Return each line of the items below that contains the string "separates". Matching is case-sensitive.

Questions on scene geometry
==*==

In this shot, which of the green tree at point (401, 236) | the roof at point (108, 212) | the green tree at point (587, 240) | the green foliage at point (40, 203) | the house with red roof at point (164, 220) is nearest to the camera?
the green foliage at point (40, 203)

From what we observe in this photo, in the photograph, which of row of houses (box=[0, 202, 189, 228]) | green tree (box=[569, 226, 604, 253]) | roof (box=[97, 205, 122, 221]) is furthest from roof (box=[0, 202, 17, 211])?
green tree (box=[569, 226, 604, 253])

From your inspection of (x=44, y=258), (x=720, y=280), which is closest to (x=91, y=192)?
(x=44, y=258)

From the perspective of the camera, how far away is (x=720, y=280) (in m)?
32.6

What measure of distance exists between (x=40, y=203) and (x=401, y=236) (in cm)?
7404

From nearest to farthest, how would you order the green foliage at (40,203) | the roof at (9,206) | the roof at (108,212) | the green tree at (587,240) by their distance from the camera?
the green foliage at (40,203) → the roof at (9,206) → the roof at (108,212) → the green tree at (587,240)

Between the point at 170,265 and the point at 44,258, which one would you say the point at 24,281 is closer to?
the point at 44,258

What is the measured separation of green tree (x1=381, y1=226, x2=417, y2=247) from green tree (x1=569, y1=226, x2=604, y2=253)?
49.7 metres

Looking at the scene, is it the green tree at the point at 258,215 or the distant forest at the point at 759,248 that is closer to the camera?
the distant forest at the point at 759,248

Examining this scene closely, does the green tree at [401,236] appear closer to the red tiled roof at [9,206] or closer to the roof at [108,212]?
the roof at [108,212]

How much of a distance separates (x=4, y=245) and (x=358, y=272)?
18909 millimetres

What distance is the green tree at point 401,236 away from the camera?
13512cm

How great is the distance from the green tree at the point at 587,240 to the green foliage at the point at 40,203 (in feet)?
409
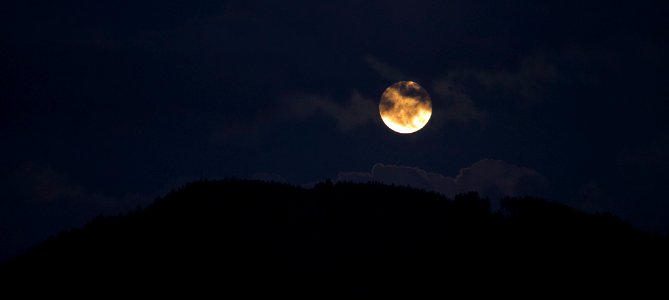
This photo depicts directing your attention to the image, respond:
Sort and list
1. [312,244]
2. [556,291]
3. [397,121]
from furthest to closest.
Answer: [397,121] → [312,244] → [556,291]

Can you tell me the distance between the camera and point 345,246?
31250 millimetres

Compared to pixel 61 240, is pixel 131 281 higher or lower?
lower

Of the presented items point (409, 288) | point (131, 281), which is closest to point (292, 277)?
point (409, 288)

==*==

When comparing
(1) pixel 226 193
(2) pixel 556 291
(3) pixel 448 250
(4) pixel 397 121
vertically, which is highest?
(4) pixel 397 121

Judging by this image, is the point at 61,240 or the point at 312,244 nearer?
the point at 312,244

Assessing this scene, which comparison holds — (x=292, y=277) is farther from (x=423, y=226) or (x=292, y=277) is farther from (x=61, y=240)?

==*==

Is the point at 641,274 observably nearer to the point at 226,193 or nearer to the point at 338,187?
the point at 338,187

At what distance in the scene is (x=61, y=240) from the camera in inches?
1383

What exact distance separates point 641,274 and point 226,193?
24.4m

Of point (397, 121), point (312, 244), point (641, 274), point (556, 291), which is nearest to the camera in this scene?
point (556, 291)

==*==

§ EXERCISE SOLUTION:
How much of a distance separates (x=4, y=245) and (x=358, y=272)?
What exact distance separates point 641,274 and point 226,193?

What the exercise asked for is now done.